-- What this task involves --
Every line below from the one with "Комплект для спальни" through the one with "Christian und Bettina" is to be repeated exactly, with no picture among them.

-- Record set --
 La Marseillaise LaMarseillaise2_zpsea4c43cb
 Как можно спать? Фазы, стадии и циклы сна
...
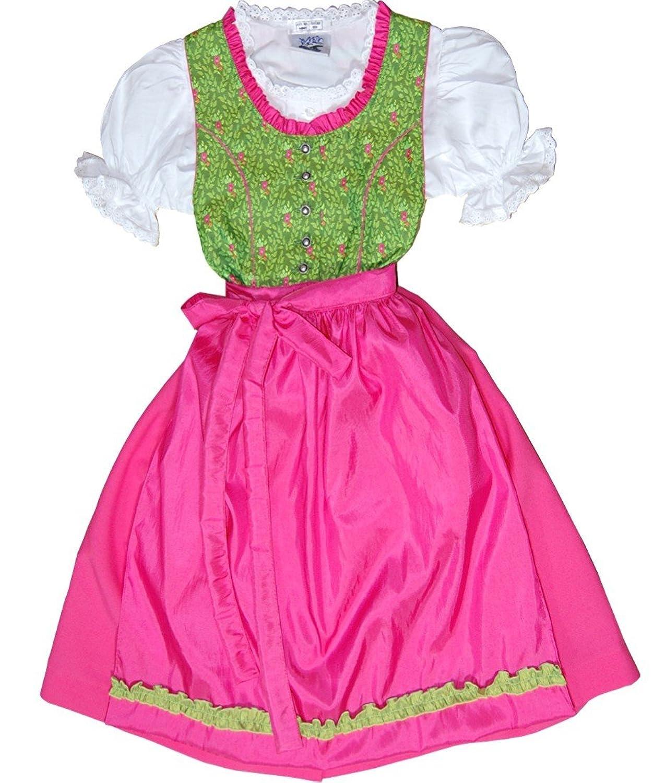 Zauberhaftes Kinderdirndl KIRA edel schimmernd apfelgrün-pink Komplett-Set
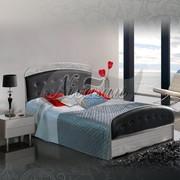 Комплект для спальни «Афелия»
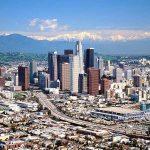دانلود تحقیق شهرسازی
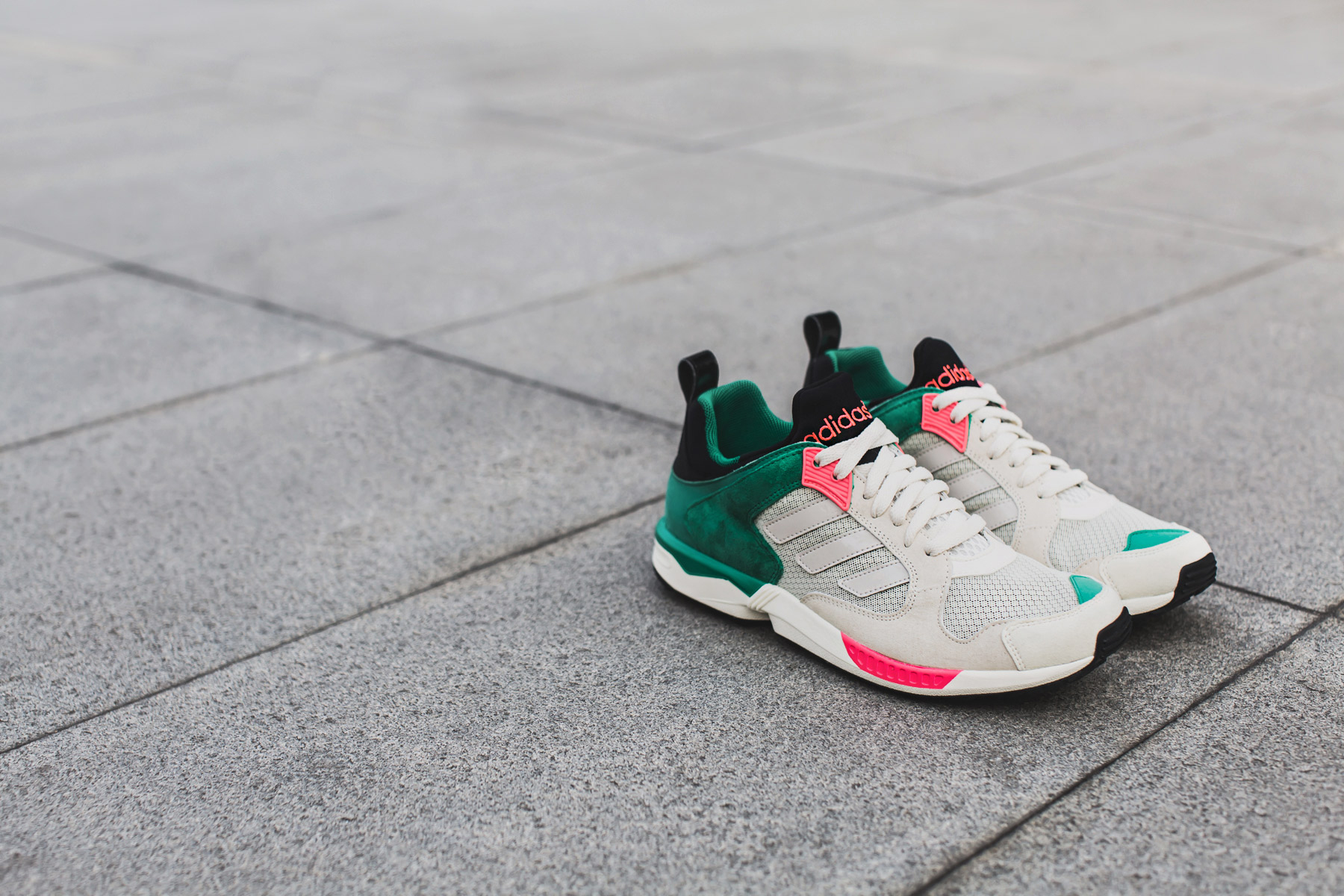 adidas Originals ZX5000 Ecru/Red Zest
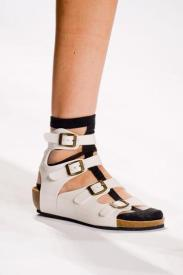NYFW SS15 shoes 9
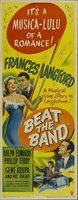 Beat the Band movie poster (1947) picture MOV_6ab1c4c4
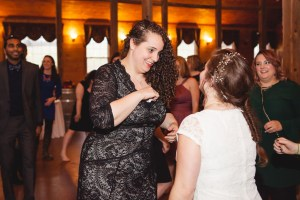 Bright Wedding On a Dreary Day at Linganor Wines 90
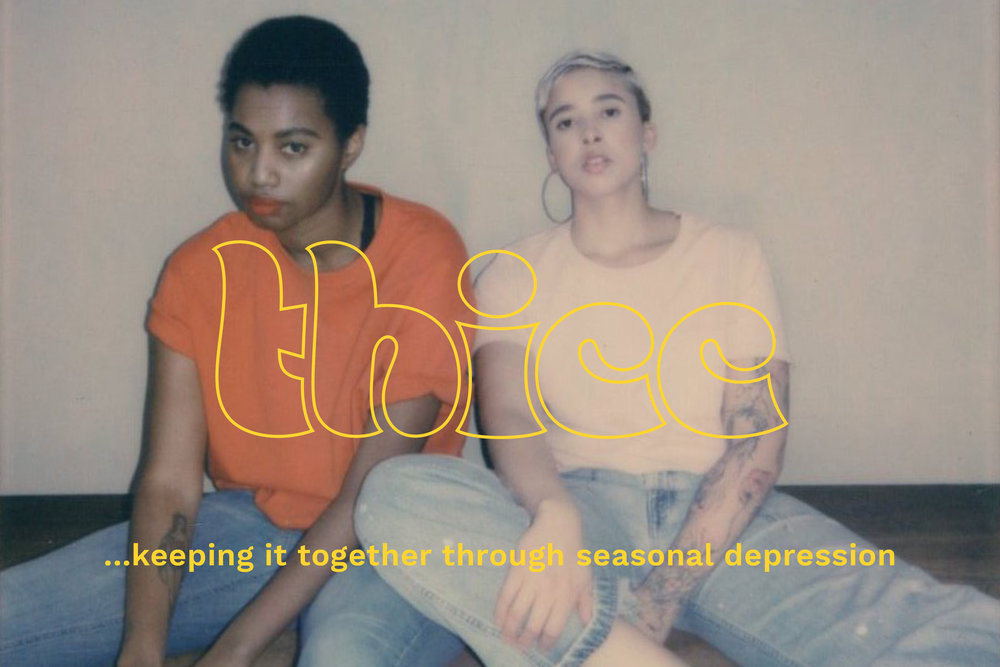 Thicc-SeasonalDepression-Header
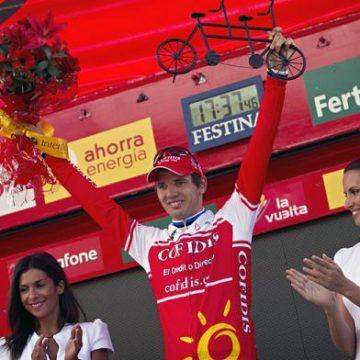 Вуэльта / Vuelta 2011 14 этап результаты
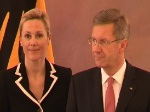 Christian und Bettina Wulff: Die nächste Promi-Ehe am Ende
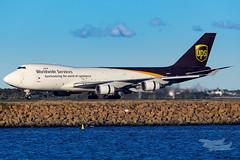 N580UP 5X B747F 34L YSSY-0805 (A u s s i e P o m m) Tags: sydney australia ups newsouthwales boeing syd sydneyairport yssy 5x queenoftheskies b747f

-- The completed task --
 Комплект для спальни «Афелия»
دانلود تحقیق شهرسازی
 adidas Originals ZX5000 Ecru/Red Zest
NYFW SS15 shoes 9
 Beat the Band movie poster (1947) picture MOV_6ab1c4c4
 Bright Wedding On a Dreary Day at Linganor Wines 90
 Thicc-SeasonalDepression-Header
 Вуэльта / Vuelta 2011 14 этап результаты
 Christian und Bettina Wulff: Die nächste Promi-Ehe am Ende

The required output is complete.